My 1972 MGB has an 18V582 series engine and during rebuild I have fitted HIF 4 carbs.

Can someone please advise where the vacuum advance connects at the carb end? There is no tube on the carb flange, nor on the heat block spacers. I have connected it to the manifold adaptor, but it means that advance is active at tickover meaning rich running and probably the cause of difficult hot starting.

Many thanks, Andrew
Andrew Walton

More info having looked at specs and read loads about 'ported' vs 'manifold' vacuum advance.
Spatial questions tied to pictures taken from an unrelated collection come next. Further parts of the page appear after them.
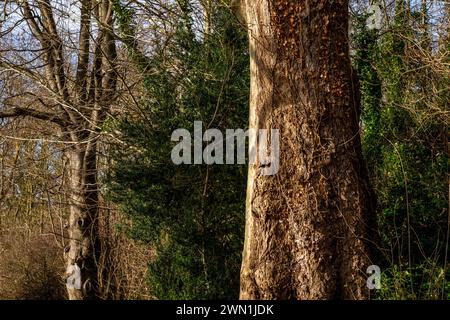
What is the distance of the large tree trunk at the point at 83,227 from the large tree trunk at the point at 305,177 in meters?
6.21

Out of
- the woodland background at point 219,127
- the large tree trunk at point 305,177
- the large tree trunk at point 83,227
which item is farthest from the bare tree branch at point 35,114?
the large tree trunk at point 305,177

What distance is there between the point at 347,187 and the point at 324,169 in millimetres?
304

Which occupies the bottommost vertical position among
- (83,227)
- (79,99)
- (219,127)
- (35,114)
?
(83,227)

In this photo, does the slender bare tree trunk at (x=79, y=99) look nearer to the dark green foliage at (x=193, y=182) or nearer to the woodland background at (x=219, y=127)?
the woodland background at (x=219, y=127)

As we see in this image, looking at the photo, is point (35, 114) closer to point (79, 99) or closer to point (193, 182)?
point (79, 99)

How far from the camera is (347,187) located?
257 inches

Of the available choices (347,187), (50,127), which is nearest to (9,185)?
(50,127)

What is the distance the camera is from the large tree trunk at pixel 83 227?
39.7 feet

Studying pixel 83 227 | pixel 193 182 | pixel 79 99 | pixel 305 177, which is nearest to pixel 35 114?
pixel 79 99

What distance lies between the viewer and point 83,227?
40.7 feet

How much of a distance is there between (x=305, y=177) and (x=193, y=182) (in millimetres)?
2543

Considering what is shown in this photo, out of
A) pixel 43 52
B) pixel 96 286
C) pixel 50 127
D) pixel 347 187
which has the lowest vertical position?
pixel 96 286

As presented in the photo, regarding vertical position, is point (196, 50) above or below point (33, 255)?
above
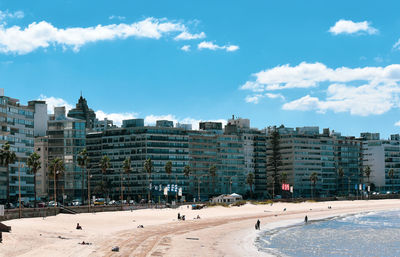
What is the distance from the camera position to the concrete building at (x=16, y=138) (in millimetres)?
162875

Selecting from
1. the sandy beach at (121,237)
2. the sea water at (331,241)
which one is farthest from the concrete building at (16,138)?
the sea water at (331,241)

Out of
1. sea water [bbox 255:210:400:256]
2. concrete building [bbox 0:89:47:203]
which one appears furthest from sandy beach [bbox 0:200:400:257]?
concrete building [bbox 0:89:47:203]

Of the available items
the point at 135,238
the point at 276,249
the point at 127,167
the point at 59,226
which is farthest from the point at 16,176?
the point at 276,249

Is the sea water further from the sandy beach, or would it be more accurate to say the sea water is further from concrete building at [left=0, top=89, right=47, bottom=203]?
concrete building at [left=0, top=89, right=47, bottom=203]

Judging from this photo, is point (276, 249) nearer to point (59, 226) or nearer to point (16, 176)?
point (59, 226)

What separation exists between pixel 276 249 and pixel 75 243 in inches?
959

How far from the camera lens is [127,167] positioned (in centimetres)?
17812

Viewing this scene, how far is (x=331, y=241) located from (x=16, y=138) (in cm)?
11409

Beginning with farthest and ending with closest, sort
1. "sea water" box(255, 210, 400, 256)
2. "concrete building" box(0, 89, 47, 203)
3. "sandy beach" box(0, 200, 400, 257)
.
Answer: "concrete building" box(0, 89, 47, 203)
"sea water" box(255, 210, 400, 256)
"sandy beach" box(0, 200, 400, 257)

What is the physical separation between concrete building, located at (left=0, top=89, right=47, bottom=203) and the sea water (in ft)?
293

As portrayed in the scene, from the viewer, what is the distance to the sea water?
2726 inches

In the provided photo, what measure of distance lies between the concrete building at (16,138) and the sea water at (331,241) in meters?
89.2

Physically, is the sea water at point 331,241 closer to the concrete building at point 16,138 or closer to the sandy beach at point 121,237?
the sandy beach at point 121,237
Din't know it was so complex !

My engine is a 18V582 and distributor is 41288. Shown as requiring ported vacuum connection.

Can't find 18V582 listed, but specs say that an 18V584/5 should have a 41370 distrib with a manifold connection.

Is it the right distributor for a 582 engine is one question, second is, can someone confirm that the vacuum advance should be ported from the carb?

Many thanks, Andrew
Andrew Walton

Doesn't matter where the vacuum comes from when driving, the only difference is at idle. HS carb source gives zero advance at idle, manifold source gives a high vacuum. The difference is that a high vacuum at idle allows the idle screw to be turned down without stalling, which reduces fuel consumption and hence emissions. It was moved from carb to manifold for this reason. As soon as you start to open the throttle the two sources rapidly converge, then remain the same for the remainder of throttle opening.

By itself manifold advance shouldn't affect hot starting, many tens of thousands of cars were shipped from the factory like this. If your car has this problem then it's a fault due to other causes. Vacuum advance only affects timing, not mixture. If your mixture is rich that *will* affect hot starting, and should be corrected with the carb mixture screws.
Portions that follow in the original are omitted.